-------- Information supplied --------

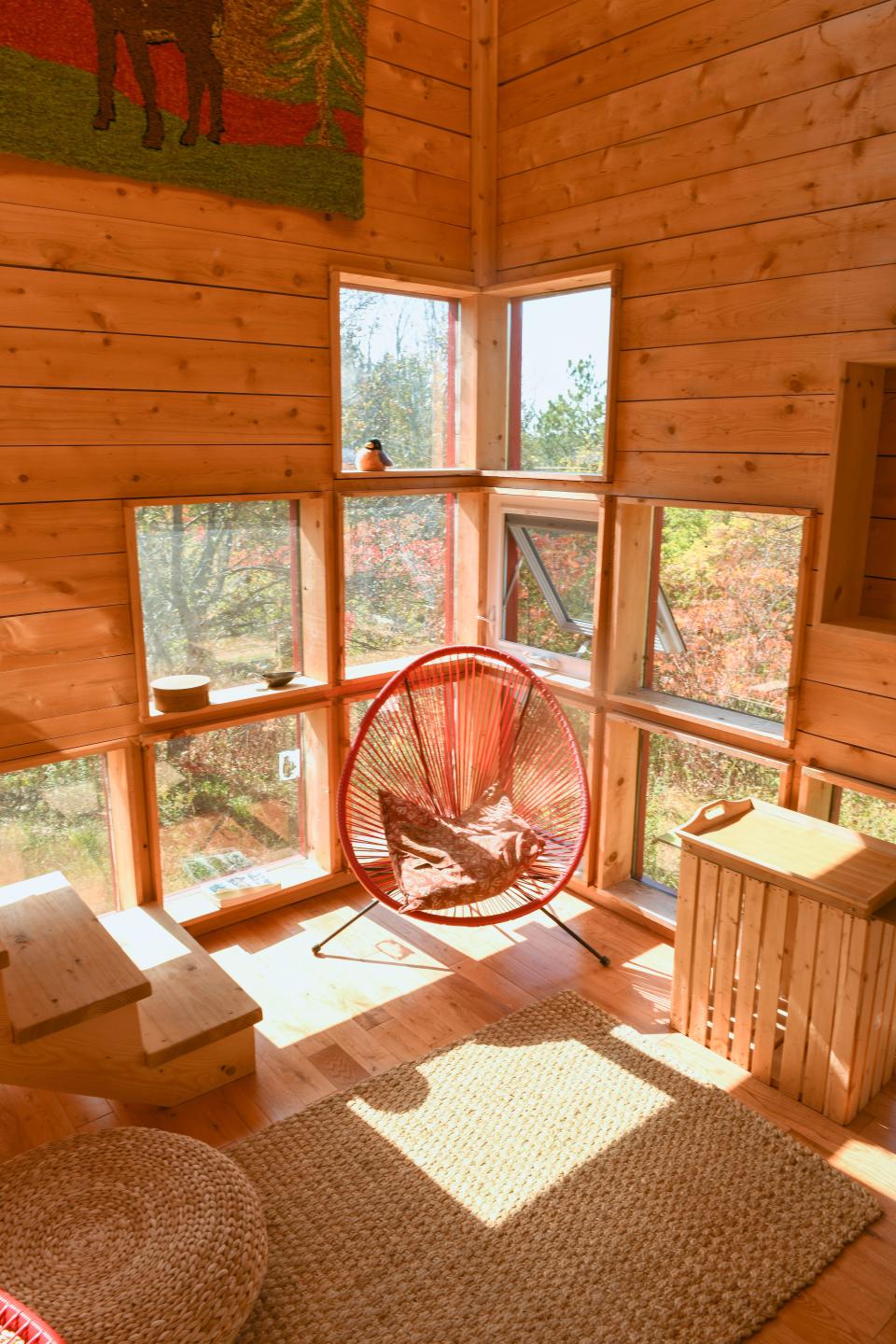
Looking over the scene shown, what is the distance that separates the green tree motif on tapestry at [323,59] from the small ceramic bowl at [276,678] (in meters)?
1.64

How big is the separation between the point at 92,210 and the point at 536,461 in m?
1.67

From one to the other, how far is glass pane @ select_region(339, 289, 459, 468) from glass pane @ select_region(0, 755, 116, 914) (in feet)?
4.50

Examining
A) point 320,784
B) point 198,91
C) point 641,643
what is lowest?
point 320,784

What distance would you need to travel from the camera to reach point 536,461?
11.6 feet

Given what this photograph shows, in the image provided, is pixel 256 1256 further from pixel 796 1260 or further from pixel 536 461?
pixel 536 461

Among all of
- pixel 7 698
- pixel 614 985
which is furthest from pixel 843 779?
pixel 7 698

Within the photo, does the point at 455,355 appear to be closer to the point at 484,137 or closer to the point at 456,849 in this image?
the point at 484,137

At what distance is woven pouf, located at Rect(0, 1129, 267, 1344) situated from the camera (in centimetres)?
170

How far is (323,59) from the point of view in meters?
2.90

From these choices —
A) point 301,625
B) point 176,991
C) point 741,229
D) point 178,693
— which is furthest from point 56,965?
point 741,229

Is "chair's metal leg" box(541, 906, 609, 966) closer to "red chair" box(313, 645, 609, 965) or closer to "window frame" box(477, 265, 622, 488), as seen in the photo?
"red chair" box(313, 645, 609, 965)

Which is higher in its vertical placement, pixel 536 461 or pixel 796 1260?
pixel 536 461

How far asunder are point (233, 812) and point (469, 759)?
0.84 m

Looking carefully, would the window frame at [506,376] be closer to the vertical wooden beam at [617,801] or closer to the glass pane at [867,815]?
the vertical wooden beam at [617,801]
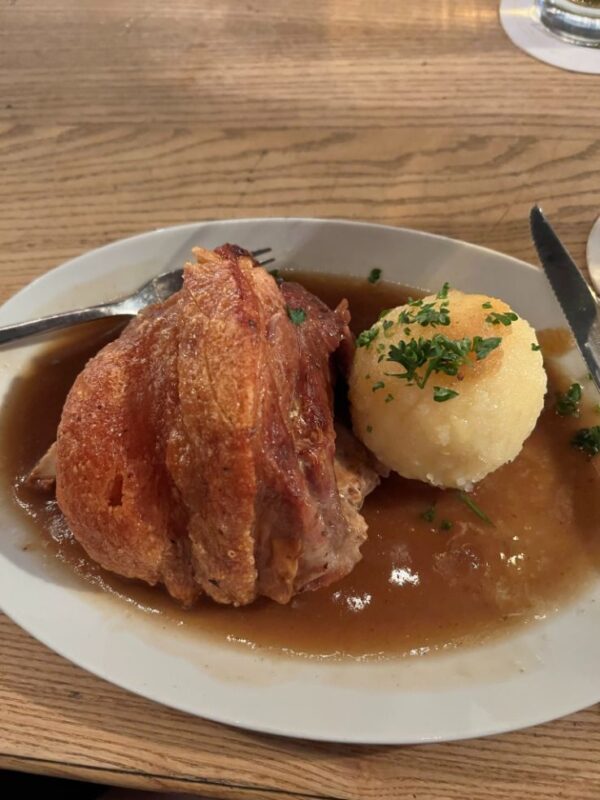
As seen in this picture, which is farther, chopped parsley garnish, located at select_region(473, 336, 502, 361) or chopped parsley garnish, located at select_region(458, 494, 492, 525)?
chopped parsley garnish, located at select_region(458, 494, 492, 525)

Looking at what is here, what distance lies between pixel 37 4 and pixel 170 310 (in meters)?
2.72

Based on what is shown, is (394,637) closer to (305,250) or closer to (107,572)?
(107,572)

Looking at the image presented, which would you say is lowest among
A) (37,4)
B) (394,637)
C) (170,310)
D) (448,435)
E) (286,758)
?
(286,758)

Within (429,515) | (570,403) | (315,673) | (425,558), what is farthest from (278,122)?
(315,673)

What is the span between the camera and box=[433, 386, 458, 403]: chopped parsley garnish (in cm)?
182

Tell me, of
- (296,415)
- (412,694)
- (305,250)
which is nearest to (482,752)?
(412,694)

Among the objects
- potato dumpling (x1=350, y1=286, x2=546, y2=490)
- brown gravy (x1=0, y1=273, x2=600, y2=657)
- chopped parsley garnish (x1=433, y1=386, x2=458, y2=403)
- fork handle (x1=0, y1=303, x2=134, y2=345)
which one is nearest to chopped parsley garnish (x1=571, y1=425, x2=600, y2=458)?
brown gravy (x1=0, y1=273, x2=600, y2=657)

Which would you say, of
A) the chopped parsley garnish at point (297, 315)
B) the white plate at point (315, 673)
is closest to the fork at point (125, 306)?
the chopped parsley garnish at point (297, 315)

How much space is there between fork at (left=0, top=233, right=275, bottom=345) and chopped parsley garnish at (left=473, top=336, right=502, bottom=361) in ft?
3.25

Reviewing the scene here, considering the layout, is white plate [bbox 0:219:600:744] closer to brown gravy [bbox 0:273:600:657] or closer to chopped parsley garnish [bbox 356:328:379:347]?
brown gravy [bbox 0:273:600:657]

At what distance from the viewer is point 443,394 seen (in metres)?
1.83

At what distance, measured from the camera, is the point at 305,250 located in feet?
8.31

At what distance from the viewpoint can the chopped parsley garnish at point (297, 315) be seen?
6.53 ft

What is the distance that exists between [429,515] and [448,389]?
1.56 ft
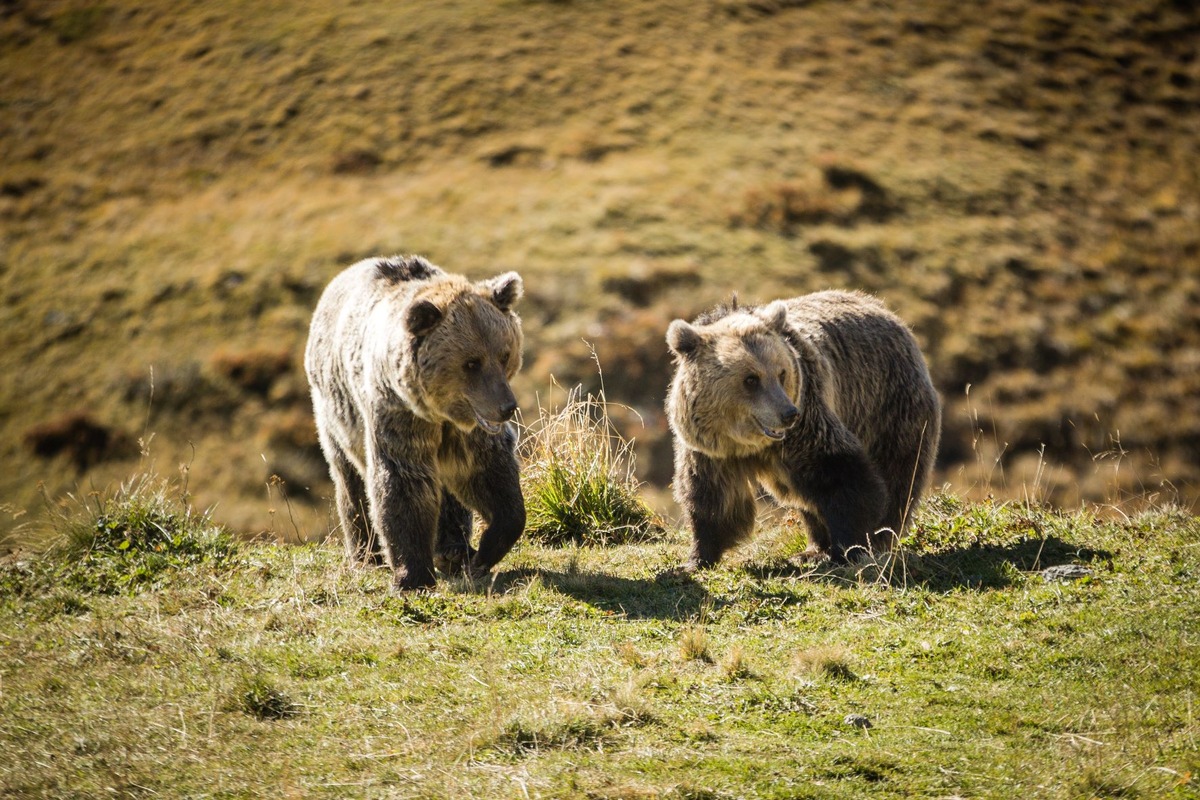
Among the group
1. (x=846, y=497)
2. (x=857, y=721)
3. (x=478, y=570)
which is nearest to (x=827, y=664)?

--------

* [Directive] Output the entries above exactly. Drop the pictures.

* [Expected answer]
Looking over the scene shown, what is the distance that separates the green tree motif on tapestry at [323,59] from the small ceramic bowl at [276,678] (in meters)?
1.64

How big is the separation between the point at 92,210 and the point at 536,461 in m?
1.67

From one to the other, how far is glass pane @ select_region(339, 289, 459, 468) from glass pane @ select_region(0, 755, 116, 914) (in feet)?
4.50

Examining
A) point 320,784
B) point 198,91
C) point 641,643
what is lowest?
point 320,784

What distance would you need to travel from the camera to reach point 536,461?
11.6 feet

Given what this photograph shows, in the image provided, is pixel 256 1256 further from pixel 796 1260 or further from pixel 536 461?
pixel 536 461

Among all of
- pixel 7 698
- pixel 614 985
which is furthest from pixel 843 779?
pixel 7 698

Within the photo, does the point at 455,355 appear to be closer to the point at 484,137 or closer to the point at 456,849 in this image?
the point at 484,137

At what distance is woven pouf, located at Rect(0, 1129, 267, 1344) situated from the camera (in centimetres)?
170

How far is (323,59) from the point of view in meters?
2.90

From these choices —
A) point 301,625
B) point 176,991
C) point 741,229
D) point 178,693
— which is furthest from point 56,965?
point 741,229

Is "chair's metal leg" box(541, 906, 609, 966) closer to "red chair" box(313, 645, 609, 965) or closer to "window frame" box(477, 265, 622, 488), as seen in the photo?
"red chair" box(313, 645, 609, 965)

Which is higher in its vertical placement, pixel 536 461 or pixel 796 1260?
pixel 536 461

How far asunder are point (233, 812) and point (469, 759)?
0.84 m

Looking carefully, would the window frame at [506,376] be closer to the vertical wooden beam at [617,801] or closer to the glass pane at [867,815]?
the vertical wooden beam at [617,801]
As seen in this picture, which is farther, chopped parsley garnish, located at select_region(473, 336, 502, 361) or chopped parsley garnish, located at select_region(458, 494, 492, 525)?
chopped parsley garnish, located at select_region(458, 494, 492, 525)

Looking at what is here, what distance lies between pixel 37 4 and pixel 170 310 (in meters)?
2.72

Based on what is shown, is (394,637) closer to (305,250) or closer to (107,572)?
(107,572)

Looking at the image presented, which would you say is lowest among
A) (37,4)
B) (394,637)
C) (170,310)
D) (448,435)
E) (286,758)
?
(286,758)

Within (429,515) | (570,403) | (315,673) | (425,558), what is farthest from (278,122)?
(315,673)

What is the span between the camera and box=[433, 386, 458, 403]: chopped parsley garnish (in cm)?
182

Tell me, of
- (296,415)
- (412,694)
- (305,250)
which is nearest to (482,752)?
(412,694)

Among the objects
- potato dumpling (x1=350, y1=286, x2=546, y2=490)
- brown gravy (x1=0, y1=273, x2=600, y2=657)
- chopped parsley garnish (x1=433, y1=386, x2=458, y2=403)
- fork handle (x1=0, y1=303, x2=134, y2=345)
which one is nearest to chopped parsley garnish (x1=571, y1=425, x2=600, y2=458)?
brown gravy (x1=0, y1=273, x2=600, y2=657)

Which would you say, of
A) the chopped parsley garnish at point (297, 315)
B) the white plate at point (315, 673)
is closest to the fork at point (125, 306)?
the chopped parsley garnish at point (297, 315)

How much space is there between fork at (left=0, top=233, right=275, bottom=345) and chopped parsley garnish at (left=473, top=336, right=502, bottom=361) in ft?
3.25

Reviewing the scene here, considering the layout, is white plate [bbox 0:219:600:744] closer to brown gravy [bbox 0:273:600:657] or closer to chopped parsley garnish [bbox 356:328:379:347]?
brown gravy [bbox 0:273:600:657]

At what distance from the viewer is point 443,394 seen (in metres)?
1.83

At what distance, measured from the camera, is the point at 305,250 located in feet?
8.31

At what distance from the viewpoint can the chopped parsley garnish at point (297, 315) be seen?
6.53 ft

What is the distance that exists between [429,515] and [448,389]?
1.56 ft
Among the group
1. (x=846, y=497)
2. (x=857, y=721)
3. (x=478, y=570)
which is nearest to (x=827, y=664)?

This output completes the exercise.